The Case of the Toasty CPU
Recently, my server started pulling a vanishing act. No graceful shutdowns, no warnings. Just a hard reset, as if someone had yanked the power cord.
I was stumped. It wasn’t the PSU (I checked). It wasn’t the RAM (mostly).
So I unleashed the agent. “My K3s cluster keeps restarting. Figure it out.”
The AI logged in. It poked around the system logs. It checked the hardware sensors. And then, it found the smoking gun that I—the human with the “superior biological brain”—had completely missed.
Here is an excerpt from its report:
Root Causes Identified: CPU Thermal Shutdown
Critical Finding: CPU Power Limits were unlocked.
PL1 (sustained power): 253W (Stock is 65W!) PL2 (burst power): 4095W (Unlimited)Analysis: The BIOS default settings are allowing the CPU to draw 4x its rated TDP. During the heavy Kubernetes boot sequence (starting 134 pods), the CPU hits thermal shutdown before the fans can even spin up.
I stared at the report. PL2: 4095W. My BIOS was effectively telling my CPU, “Consume the power of a small sun if you feel like it.”
My poor Mini-ITX cooler never stood a chance. The “Performance” default in my motherboard BIOS was silently killing my server every time it tried to boot K3s.
The Fix
The agent didn’t just diagnose it; it offered a solution. It crafted a command to manually force the Intel RAPL (Running Average Power Limit) constraints back to sanity via the /sys/class/powercap interface.
echo 65000000 > /sys/class/powercap/intel-rapl/intel-rapl:0/constraint_0_power_limit_uw
I approved it.
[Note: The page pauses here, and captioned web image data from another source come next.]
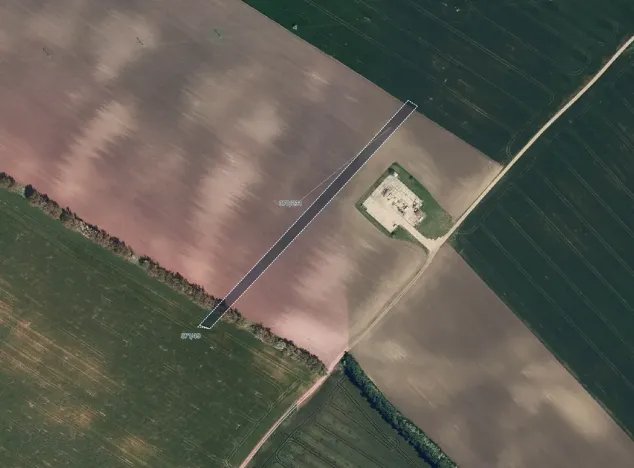 Prodej pole, Starý Poddvorov, 6005 m2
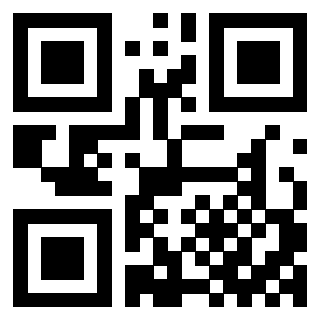 3402200411 - Immagine del QrCode associato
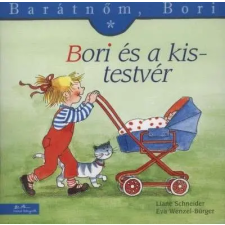  Bori és a kistestvér - Barátnőm, Bori 3 gyermek- és ifjúsági könyv
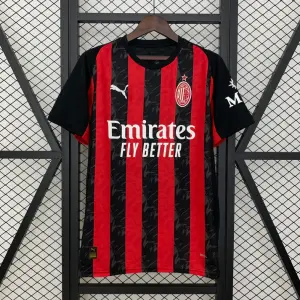 [Premium Quality Fan Version] AC Milan Home 25/26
The agent applied the fix and even wrote a systemd service to make sure the limits persisted after a reboot.
The Verification
This is where it gets cool. Fixing a bug is easy; knowing it’s fixed is hard.
The agent created a Verification Plan. It refused to close the ticket until the server had survived 7 days without an unplanned reboot.
For the next week, the Monitor agent checked in daily. It reported that the “CPU throttle count” dropped from 7,581 events/day to almost zero. On day 7, I got a notification: “Issue Resolved. System stable. Closing investigation.”
The Future is Weird
This system works shockingly well. It feels like having a junior DevOps engineer who works 24/7, never sleeps, and doesn’t complain when I ask it to read 5,000 lines of logs.
But it’s also a glimpse into a weird future. We are moving from “Infrastructure as Code” to “Infrastructure as Intent.”
I didn’t write the YAML to fix the power limit. I didn’t write the script to monitor the thermals. I just stated my intent: “Stop the random reboots.” The AI figured out the implementation details.
Right now, the system is reactive. I have to tell it something is wrong. The next step? Active Monitoring. I want the agent to wake up, “feel” the server is running a bit sluggish, and start an investigation before I even wake up.
I might eventually automate myself out of a hobby. But until then, I’m enjoying the extra sleep.
(Just maybe don’t give it root access to your production database. Seriously.)